Despite the acrimonious rhetoric between Washington and Tehran, so far, it has amounted to little more than tit-for-tat and a far cry from the doomsday predictions that percolated at the beginning of the year.
“Even under coronavirus crisis conditions, Iran is signaling that it will not be deterred,” Taleblu said. “Low-level escalation is set to continue.”Others caution that once other distractions such as the coronavirus crisis subside, hostilities could rise again.
“The killing of Soleimani and other ‘maximum pressure’ tactics have resulted in a more hostile, provocative Iran, not a moderate one. Even though a full-scale war hasn’t happened yet, concerns were justified,” said Defense Priorities Policy Director, Ben Friedman. The killing sparked direct U.S.-Iran conflict, including a missile attack on an Iraqi base housing U.S. forces. It was mostly just luck that the attack didn’t kill any U.S. soldiers, providing President Trump an off-ramp to back down from further escalation.”
But over the next few months, analysts highlighted, there is likely to be a lull. A prominent forthcoming date is Oct. 18, 2020, when the United Nations arms embargo 2231 will expire, freeing Iran to take delivery of state-of-the-art combat aircraft, attack helicopters, warships, and tanks from Russia and China, who are eager to tap into the Iranian defense market.

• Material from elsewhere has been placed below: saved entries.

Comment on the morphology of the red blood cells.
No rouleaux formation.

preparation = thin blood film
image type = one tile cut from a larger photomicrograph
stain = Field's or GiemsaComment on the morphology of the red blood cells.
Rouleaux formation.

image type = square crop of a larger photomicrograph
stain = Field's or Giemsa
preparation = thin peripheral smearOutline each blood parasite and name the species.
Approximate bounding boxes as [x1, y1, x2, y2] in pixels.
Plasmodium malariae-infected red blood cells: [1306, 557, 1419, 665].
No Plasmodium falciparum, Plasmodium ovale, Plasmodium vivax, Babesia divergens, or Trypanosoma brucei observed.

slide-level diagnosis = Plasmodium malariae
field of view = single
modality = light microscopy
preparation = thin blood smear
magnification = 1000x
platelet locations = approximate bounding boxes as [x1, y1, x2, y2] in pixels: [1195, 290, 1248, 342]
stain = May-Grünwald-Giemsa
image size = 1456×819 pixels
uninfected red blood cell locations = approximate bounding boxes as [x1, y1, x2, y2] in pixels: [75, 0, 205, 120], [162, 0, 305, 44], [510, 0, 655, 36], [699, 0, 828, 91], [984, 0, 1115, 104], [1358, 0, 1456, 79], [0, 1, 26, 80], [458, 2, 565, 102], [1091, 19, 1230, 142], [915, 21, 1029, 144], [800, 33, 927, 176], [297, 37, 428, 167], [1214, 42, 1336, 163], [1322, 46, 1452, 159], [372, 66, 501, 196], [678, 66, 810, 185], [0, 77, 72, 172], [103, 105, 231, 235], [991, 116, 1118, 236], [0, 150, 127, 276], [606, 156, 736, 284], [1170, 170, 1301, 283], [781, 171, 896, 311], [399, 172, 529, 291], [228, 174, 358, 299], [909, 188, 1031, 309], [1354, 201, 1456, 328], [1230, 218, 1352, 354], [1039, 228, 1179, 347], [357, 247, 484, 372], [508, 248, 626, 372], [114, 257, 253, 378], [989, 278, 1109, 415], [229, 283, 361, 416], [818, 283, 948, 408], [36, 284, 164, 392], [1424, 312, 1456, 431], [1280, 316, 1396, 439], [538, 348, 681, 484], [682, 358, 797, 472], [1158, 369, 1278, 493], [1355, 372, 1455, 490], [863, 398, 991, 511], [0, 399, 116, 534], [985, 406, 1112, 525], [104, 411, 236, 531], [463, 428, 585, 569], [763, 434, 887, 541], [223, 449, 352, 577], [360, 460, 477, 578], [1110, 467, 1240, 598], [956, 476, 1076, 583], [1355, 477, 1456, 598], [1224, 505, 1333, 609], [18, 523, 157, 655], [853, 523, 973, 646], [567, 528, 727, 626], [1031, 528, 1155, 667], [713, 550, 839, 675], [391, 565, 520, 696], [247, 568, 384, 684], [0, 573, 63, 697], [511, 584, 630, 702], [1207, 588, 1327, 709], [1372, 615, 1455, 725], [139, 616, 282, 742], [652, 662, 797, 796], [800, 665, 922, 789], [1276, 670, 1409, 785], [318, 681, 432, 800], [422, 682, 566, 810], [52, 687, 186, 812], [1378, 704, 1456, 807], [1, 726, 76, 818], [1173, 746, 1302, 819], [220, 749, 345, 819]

“While Iran has already violated the arms embargo with seeming impunity, ferrying weaponry to its proxies in combat zones around the region, the resolution has kept the most advanced weaponry out of Iranian hands,” added Steckler. “If the resolution lifts, Iran will be able to rebuild its own aging military fleet, and it would strip the U.S. and Israel of justification under international law for its efforts to curtail Iranian arms transfers through interdictions and airstrikes.”